Sejarah Puasa: Adopsi dan Adaptasi Agama-Agama (Bag. III)

Sejarah Puasa: Adopsi dan Adaptasi Agama-Agama (Bag. III)

Sejarah Puasa: Adopsi dan Adaptasi Agama-Agama (Bag. III)

Dalam al-Quran, kata “ash-shiyâm” yang berarti puasa disebut dalam ayat-ayat yang turun setelah Nabi Muhammad hijrah ke Madinah atau dinamakan dengan “ayat Madani”. Sebelum hijrah, kata “shaum” disebut hanya sekali, yaitu dalam QS. Maryam 26 yang menceritakan tentang nadzar Maryam untuk berpuasa. Kata shaum dalam ayat ini menurut sebagian mufassir artinya menahan diri dari makan, minum dan berbicara. Pendapat lain mengatakan, hanya berpuasa dari berbicara, yakni diam. (Ath-Thabarî, 2000: XVIII, 184).

Sedikitnya pembahasan tentang puasa dalam al-Quran pada saat Nabi di Makkah bukan berarti masyarakat saat itu tidak mengenal puasa. Puasa sudah sangat dikenal di dalam masyarakat Arab pra Islam. Tidak disebutkannya kata “shaum” tidak lebih karena Nabi masih mengikuti ritual puasa yang berkembang, yakni belum menciptakan atau memodifikasi ritual tersebut. Dalam bahasa teologisnya “belum ada perintah dari Tuhan (wahyu)”.

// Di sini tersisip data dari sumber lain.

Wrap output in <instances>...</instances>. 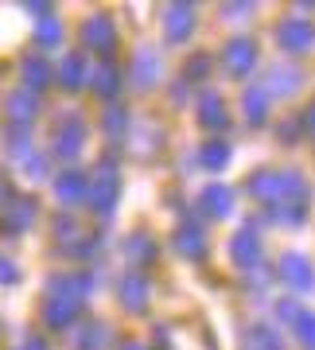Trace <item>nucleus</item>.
Wrapping results in <instances>:
<instances>
[{"label":"nucleus","mask_w":315,"mask_h":350,"mask_svg":"<svg viewBox=\"0 0 315 350\" xmlns=\"http://www.w3.org/2000/svg\"><path fill=\"white\" fill-rule=\"evenodd\" d=\"M284 269H288V280L292 284H307V280H312V276H307V261H296V257H288V261H284Z\"/></svg>","instance_id":"obj_2"},{"label":"nucleus","mask_w":315,"mask_h":350,"mask_svg":"<svg viewBox=\"0 0 315 350\" xmlns=\"http://www.w3.org/2000/svg\"><path fill=\"white\" fill-rule=\"evenodd\" d=\"M249 63H253V47L249 43H234V47H230V66H234V70H245Z\"/></svg>","instance_id":"obj_1"},{"label":"nucleus","mask_w":315,"mask_h":350,"mask_svg":"<svg viewBox=\"0 0 315 350\" xmlns=\"http://www.w3.org/2000/svg\"><path fill=\"white\" fill-rule=\"evenodd\" d=\"M284 39H288V47H296V43L307 47V43H312V31H307V27H300V31H284Z\"/></svg>","instance_id":"obj_4"},{"label":"nucleus","mask_w":315,"mask_h":350,"mask_svg":"<svg viewBox=\"0 0 315 350\" xmlns=\"http://www.w3.org/2000/svg\"><path fill=\"white\" fill-rule=\"evenodd\" d=\"M241 253V261H253L257 257V241L253 238H241V245H234V257Z\"/></svg>","instance_id":"obj_3"}]
</instances>
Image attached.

Perintah puasa di dalam Islam kata Abî Bakr ‘Utsmân bin Muhammad Syaththâ (w. 1300 H), penulis kitab I’ânah ath-Thâlibîn, baru dimulai satu tahun setelah Nabi Muhammad hijrah ke Madinah, yakni pada bulan Sya’ban tahun ke 2 H. Selama hidupnya Nabi hanya mengalami puasa Ramadan sebanyak 9 kali, karena sejak hijrah hingga wafat Nabi tinggal di Madinah selama 10 tahun. (2003: II, 358).

Jika puasa sudah diketahui oleh masyarakat Arab pra Islam, lalu apa kebaruan di dalam puasa Arab Islam? Satu-satunya puasa yang diwajibkan di dalam Islam adalah puasa pada bulan Ramadan dengan tata cara tidak makan, minum, dan bersetubuh mulai dari terbitnya fajar yang kedua (al-fajr ash-shâdiq) hingga terbenamnya matahari. Konsep ini berdasarkan QS. Al-Baqarah 183-187.

Dari sisi ketentuan waktu, yakni pada bulan Ramadan, memiliki kesejarahan tersendiri. Pada masa pra Islam, masyarakat Arab khususnya orang-orang Quraisy yang menganut agama Hanîf “menyepi” atau ‘uzlah untuk mendekatkan diri kepada Allah di goa yang berada di pegunungan, seperti goa Hirâ`, Abu Qubais, dan Tsubair. Di tempat ini, orang-orang Quraisy, tak terkecuali Muhammad sebelum diutus menjadi nabi, menjalankan laku asketis (zuhud), berfikir (tafakkur wa ta`ammul) dan beribadah atau disebut dengan “tahannuts”.

Diinformasikan, Abu Thalib, paman Muhammad Saw sering menyuruh orang untuk pergi ke gunung atau goa guna mengantarkan makanan kepada Muhammad yang sedang beribadah di tempat tersebut. “Tahannuts” di goa ini dilakukan dalam waktu sebulan dalam satu tahun, yakni pada bulan Ramadan. (Jawwâd Ali, 1993: VI, 343, 404).

Setelah Islam datang, Nabi Muhammad menetapkan bulan Ramadan sebagai “bulan puasa (syahru ash-shiyâm)”. Pemilihan bulan ini besar kemungkinan -seperti kesimpulan John C. Blair, penulis buku Mashâdir al-Islâm yang meneliti sumber-sumber ajaran Islam- berdasarkan pada kebiasaan masyarakat Arab pra Islam yang menjadikan bulan Ramadan sebagai “bulan ibadah”. (1925: 109).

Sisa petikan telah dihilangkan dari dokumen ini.